If that isn’t enough, a file containing your credit card number may also have been compromised. There’s a little good news on this front, your 3 digit security code from the back of your card was not lost and the file was encrypted, though Sony is not commenting on its strength. The reason the 3 digit security code was spared you ask? Sony never asked you for it so they didn’t have it to lose.
What threats do we face because of this?
1) Scams looking for even more sensitive info like Social Security Number.
2) Phishing emails referencing your account containing malware or links to malware.
3) Someone tries to get credit or opens accounts in your name.
4) Criminals testing to see if you’ve used the same password for other on-line services.
5) Criminals reset other on-line service passwords by using your security answers.

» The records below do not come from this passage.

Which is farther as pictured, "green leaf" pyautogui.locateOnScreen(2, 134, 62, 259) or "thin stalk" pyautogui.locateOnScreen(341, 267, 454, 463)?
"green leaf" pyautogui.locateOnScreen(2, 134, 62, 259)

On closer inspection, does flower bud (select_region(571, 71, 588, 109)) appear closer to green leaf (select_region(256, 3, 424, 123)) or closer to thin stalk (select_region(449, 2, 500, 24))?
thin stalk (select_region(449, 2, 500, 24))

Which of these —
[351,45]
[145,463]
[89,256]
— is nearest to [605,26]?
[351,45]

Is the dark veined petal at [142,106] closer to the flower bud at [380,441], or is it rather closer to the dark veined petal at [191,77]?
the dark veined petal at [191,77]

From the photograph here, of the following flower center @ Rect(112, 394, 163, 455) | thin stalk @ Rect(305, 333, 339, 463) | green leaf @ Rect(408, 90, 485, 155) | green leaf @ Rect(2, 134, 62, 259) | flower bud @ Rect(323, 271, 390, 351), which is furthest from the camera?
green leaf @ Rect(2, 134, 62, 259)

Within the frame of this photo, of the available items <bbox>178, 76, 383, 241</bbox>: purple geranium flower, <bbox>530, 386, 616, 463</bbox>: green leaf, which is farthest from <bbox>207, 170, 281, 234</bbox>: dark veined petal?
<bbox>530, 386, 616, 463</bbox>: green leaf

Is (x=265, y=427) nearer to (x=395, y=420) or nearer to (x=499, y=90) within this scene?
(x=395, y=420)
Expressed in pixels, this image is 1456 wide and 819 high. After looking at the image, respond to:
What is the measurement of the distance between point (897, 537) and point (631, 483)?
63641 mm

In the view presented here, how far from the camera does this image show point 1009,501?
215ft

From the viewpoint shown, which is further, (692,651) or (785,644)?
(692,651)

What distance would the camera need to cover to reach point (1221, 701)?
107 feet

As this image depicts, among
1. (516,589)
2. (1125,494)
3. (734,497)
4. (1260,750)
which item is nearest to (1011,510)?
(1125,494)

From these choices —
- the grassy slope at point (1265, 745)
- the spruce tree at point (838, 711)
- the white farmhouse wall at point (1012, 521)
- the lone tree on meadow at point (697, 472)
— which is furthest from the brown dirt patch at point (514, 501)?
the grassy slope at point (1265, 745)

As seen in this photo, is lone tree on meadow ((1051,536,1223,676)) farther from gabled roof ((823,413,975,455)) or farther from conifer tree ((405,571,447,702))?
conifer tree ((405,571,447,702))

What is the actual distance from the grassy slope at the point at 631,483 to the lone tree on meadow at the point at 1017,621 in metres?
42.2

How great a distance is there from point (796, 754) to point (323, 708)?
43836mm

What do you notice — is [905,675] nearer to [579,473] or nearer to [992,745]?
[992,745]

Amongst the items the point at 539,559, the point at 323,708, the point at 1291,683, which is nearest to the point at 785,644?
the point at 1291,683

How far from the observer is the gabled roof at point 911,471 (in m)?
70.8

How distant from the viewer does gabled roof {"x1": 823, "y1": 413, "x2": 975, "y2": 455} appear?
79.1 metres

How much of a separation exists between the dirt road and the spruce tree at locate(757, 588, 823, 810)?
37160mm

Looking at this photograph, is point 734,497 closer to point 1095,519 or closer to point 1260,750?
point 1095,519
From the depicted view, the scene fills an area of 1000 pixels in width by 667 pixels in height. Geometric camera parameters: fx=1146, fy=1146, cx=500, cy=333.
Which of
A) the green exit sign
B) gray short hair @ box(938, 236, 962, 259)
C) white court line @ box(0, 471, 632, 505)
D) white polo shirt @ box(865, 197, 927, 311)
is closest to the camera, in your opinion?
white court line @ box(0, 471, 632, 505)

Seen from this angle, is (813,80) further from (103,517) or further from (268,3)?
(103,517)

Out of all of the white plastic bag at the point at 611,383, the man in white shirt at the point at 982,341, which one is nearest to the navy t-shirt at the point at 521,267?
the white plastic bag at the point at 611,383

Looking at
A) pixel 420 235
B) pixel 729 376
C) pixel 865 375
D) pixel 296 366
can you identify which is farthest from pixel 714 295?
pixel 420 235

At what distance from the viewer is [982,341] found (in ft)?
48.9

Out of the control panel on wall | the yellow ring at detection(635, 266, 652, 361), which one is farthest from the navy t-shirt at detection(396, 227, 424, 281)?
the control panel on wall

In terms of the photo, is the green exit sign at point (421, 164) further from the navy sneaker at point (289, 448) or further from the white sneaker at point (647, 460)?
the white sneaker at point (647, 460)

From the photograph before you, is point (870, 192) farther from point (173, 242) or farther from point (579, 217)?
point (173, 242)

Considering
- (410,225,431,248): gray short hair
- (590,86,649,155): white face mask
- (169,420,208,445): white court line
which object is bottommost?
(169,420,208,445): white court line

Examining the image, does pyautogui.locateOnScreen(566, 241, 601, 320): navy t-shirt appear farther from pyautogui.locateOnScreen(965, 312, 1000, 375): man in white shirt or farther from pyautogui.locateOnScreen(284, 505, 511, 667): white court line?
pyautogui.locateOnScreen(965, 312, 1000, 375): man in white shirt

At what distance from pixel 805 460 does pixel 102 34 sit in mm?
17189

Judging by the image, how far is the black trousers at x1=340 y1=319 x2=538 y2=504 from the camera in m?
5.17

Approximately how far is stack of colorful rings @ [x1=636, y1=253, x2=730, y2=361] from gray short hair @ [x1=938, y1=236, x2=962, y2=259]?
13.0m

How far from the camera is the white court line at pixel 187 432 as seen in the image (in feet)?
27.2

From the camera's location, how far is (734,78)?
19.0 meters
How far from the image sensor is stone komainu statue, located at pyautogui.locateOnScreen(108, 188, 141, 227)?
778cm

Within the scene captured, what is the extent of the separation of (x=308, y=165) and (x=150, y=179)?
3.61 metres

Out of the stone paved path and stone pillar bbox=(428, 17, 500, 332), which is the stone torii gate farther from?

6) The Credit Card encryption is defeated and your account has fraudulent charges
What to do?
1) Consider having the credit bureaus place a “fraud alert” on your file.
2) If you used the same Sony password for several sites, get them changed. “Re-purposing” passwords is a bad idea exactly for this reason. We suggest using a password storage program and recommend the free one listed on our web site under Useful Links.
3) Consider canceling the credit card number Sony has and get a different one.
4) If someone contacts you claiming to be from Sony looking for more info, they aren’t. Here’s a quote from Sony, “Sony will not contact you in any way, including by email, asking for your credit card number, social security number or other personally identifiable information. If you are asked for this information, you can be confident Sony is not the entity asking.”
5) When the PlayStation Network is restored, log on and change your password. Sony has taken it down for a few security improvements.
6) As always, be ever watchful of anyone asking for Private information and verify they actual represent who they claim to represent.